▶ _Text excerpt_
>>>
From the June 2023 issue of Apollo. Preview and subscribe here.

Even for an artist as widely feted as Richard Avedon, 2023 has been a banner year. One hundred years after his birth (he died in 2004 while on assignment), a series of exhibitions has been launched to celebrate his long, prolific and influential career. In May, art imitated life as New York’s best-dressed filed in to the Karl Lagerfeld-themed Met Gala, while Avedon’s celebrated Murals hung decorously nearby. Earlier this year, ‘Richard Avedon: Relationships’ showed at the Palazzo Reale in Milan, while the Amon Carter Museum of American Art in Fort Worth visited ‘Avedon’s West’. And, at the beginning of May, ‘Avedon 100’ opened in the Chelsea branch of Gagosian Gallery in New York (until 24 June). The show and accompanying catalogue capture Avedon’s prodigious output with evenhandedness, while suggesting several favourites. Among these is the haunting but frequently misunderstood portrait Avedon made of actor, model and film-production pioneer Marilyn Monroe in 1957.

The gallery invited some 150 curators, artists, sitters, collectors and critics to contribute to the catalogue, including François Pinault, who suggests that with his portrait of Monroe, Avedon captured ‘a substantive truth of his subject beyond what was visible’. Gallerist Larry Gagosian also weighs in: ‘Because she looks melancholy, and also because she would die less than five years after it was taken, it’s often called “Sad Marilyn”,’ he writes. ‘For me, the most appealing part of this work is the notion that we are watching two legends at the peak of their powers: Avedon behind the camera and Marilyn in front of it.’ This is true, but what distinguishes the picture is not so much mutual accomplishment as mutual sympathy, as photographer and subject wrestle with parallel notions of fame, celebrity and self.
<<<
▶ _Things to do_
A. State whether each statement agrees with the Avedon excerpt: (i) Avedon died in 2004 while on assignment; (ii) 'Avedon 100' opened at Gagosian's Chelsea branch in April; (iii) the gallery invited about 150 people to contribute to the catalogue. Answer yes or no for each, and quote the words of the excerpt that decide it.
B. Reproduce word for word the passage of the Avedon excerpt between "The gallery invited" and "celebrity and self.", inclusive.
C. According to the Avedon excerpt, where was 'Richard Avedon: Relationships' shown?
You can complete the work without consulting the entries.

(Saved data entries)
>>>
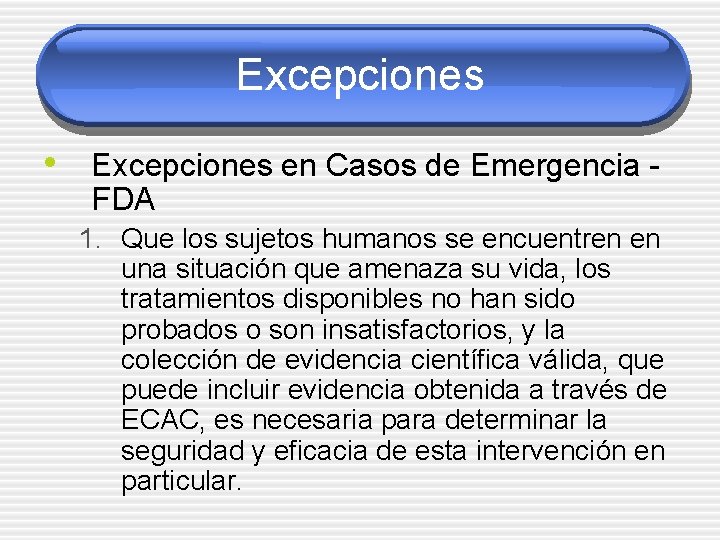 Excepciones

• Excepciones en Casos de Emergencia - FDA

1. Que los sujetos humanos se encuentren en una situación que amenaza su vida, los tratamientos disponibles no han sido probados o son insatisfactorios, y la colección de evidencia científica válida, que puede incluir evidencia obtenida a través de ECAC, es necesaria para determinar la seguridad y eficacia de esta intervención en particular.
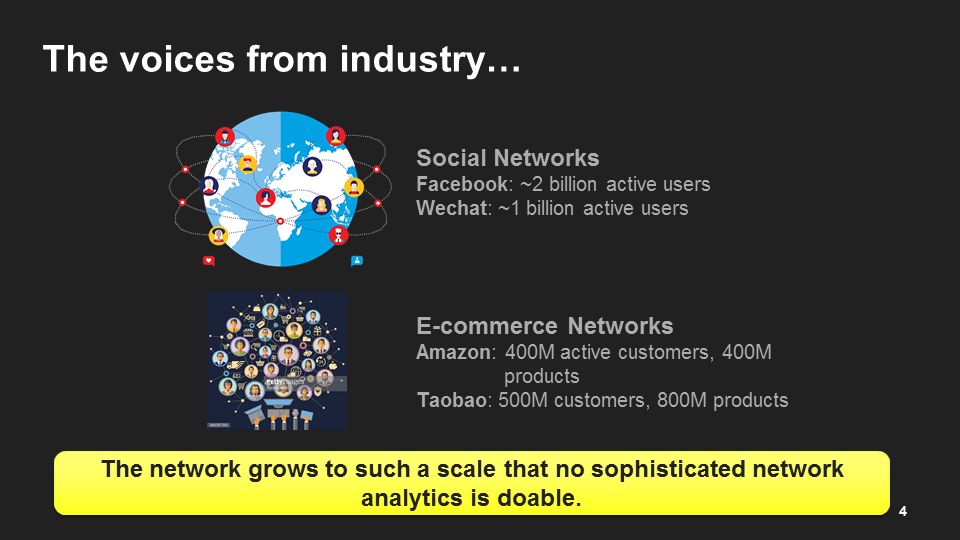 The voices from industry…

Social Networks
Facebook: ~2 billion active users
Wechat: ~1 billion active users

E-commerce Networks
Amazon: 400M active customers, 400M products
Taobao: 500M customers, 800M products

The network grows to such a scale that no sophisticated network analytics is doable.

4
<<<
▶ _Answers per task_
A.
(i) Yes: "he died in 2004 while on assignment"
(ii) No: "at the beginning of May, ‘Avedon 100’ opened in the Chelsea branch of Gagosian Gallery in New York"
(iii) Yes: "The gallery invited some 150 curators, artists, sitters, collectors and critics to contribute to the catalogue"

B.
The gallery invited some 150 curators, artists, sitters, collectors and critics to contribute to the catalogue, including François Pinault, who suggests that with his portrait of Monroe, Avedon captured ‘a substantive truth of his subject beyond what was visible’. Gallerist Larry Gagosian also weighs in: ‘Because she looks melancholy, and also because she would die less than five years after it was taken, it’s often called “Sad Marilyn”,’ he writes. ‘For me, the most appealing part of this work is the notion that we are watching two legends at the peak of their powers: Avedon behind the camera and Marilyn in front of it.’ This is true, but what distinguishes the picture is not so much mutual accomplishment as mutual sympathy, as photographer and subject wrestle with parallel notions of fame, celebrity and self.

C. At the Palazzo Reale in Milan.